— Start Extracted entries —
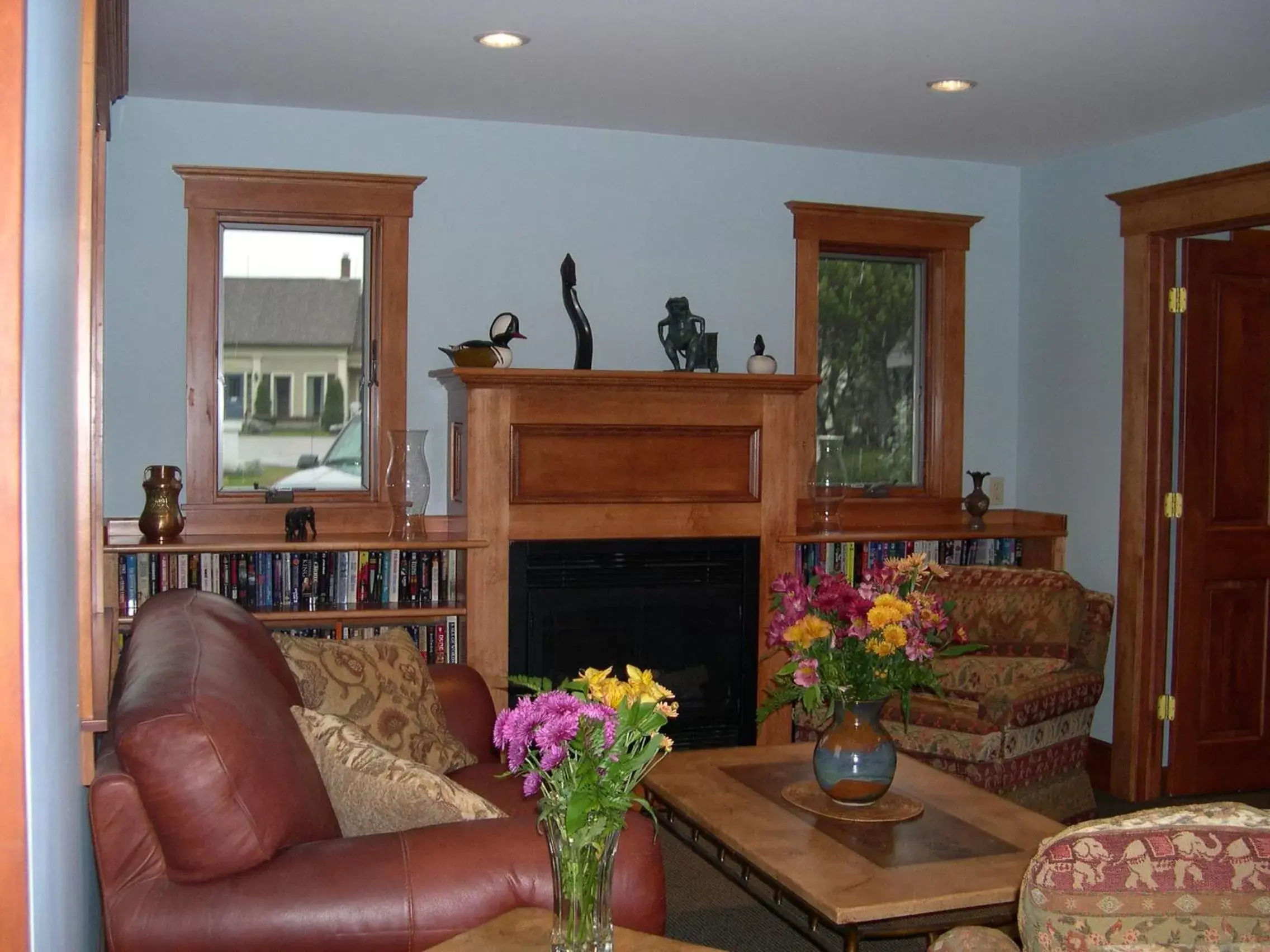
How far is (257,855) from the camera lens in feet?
7.02

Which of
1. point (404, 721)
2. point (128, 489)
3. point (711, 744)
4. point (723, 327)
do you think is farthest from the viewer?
point (723, 327)

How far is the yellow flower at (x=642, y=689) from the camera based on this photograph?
1802 millimetres

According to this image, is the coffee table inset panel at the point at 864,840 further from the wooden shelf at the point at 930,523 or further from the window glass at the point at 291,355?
the window glass at the point at 291,355

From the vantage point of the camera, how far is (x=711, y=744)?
5.00m

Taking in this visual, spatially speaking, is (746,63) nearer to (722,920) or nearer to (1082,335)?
(1082,335)

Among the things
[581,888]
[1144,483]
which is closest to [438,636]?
[1144,483]

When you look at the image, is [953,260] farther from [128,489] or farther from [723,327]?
[128,489]

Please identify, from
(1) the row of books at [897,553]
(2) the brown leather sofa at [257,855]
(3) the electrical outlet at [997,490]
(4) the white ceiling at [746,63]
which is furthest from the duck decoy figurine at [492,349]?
(2) the brown leather sofa at [257,855]

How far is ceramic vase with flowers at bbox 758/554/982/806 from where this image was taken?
2.95 meters

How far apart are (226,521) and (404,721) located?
1800mm

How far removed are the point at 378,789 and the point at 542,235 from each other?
3.11m

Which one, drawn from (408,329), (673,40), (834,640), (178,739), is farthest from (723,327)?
(178,739)

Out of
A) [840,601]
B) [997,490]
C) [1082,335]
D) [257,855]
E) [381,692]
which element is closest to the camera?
[257,855]

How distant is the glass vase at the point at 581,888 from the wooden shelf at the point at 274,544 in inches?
110
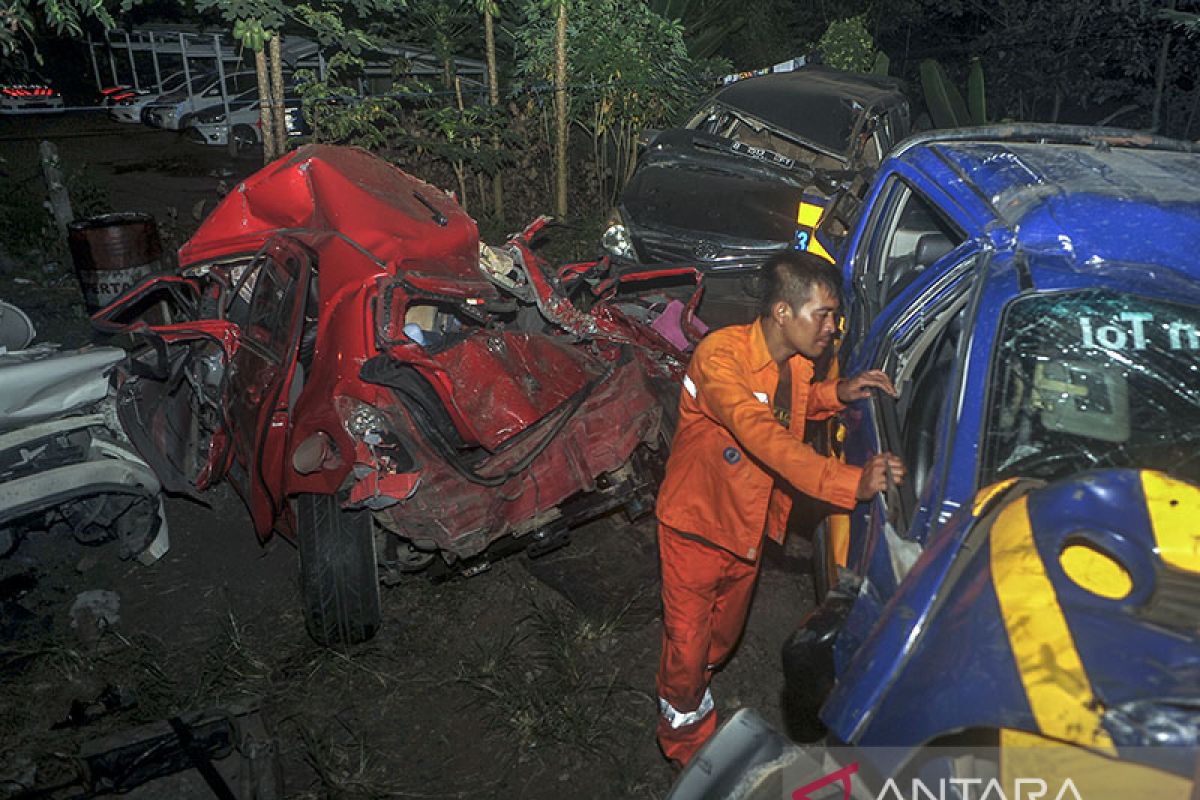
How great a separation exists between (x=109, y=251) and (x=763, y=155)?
— End Extracted entries —
# Aim
Extract, verbatim and alone, the lines from the line that contains "How far is ceramic" to the last line of the records, inclusive; drop any picture.

# Response
How far is ceramic vase with flowers at bbox 758/554/982/806 from where this image was taken?
2.95 meters

How far apart are (226,521) and (404,721) located?
1800mm

How far removed are the point at 378,789 and the point at 542,235 from each other?
3.11m

Which one, drawn from (408,329), (673,40), (834,640), (178,739), is farthest from (723,327)?
(178,739)

Out of
A) [840,601]
B) [997,490]
C) [1082,335]
D) [257,855]
E) [381,692]
which element is closest to the camera?
[257,855]

How distant is the glass vase at the point at 581,888 from the wooden shelf at the point at 274,544 in inches?
110
How great a separation exists between (x=109, y=251) and (x=763, y=155)?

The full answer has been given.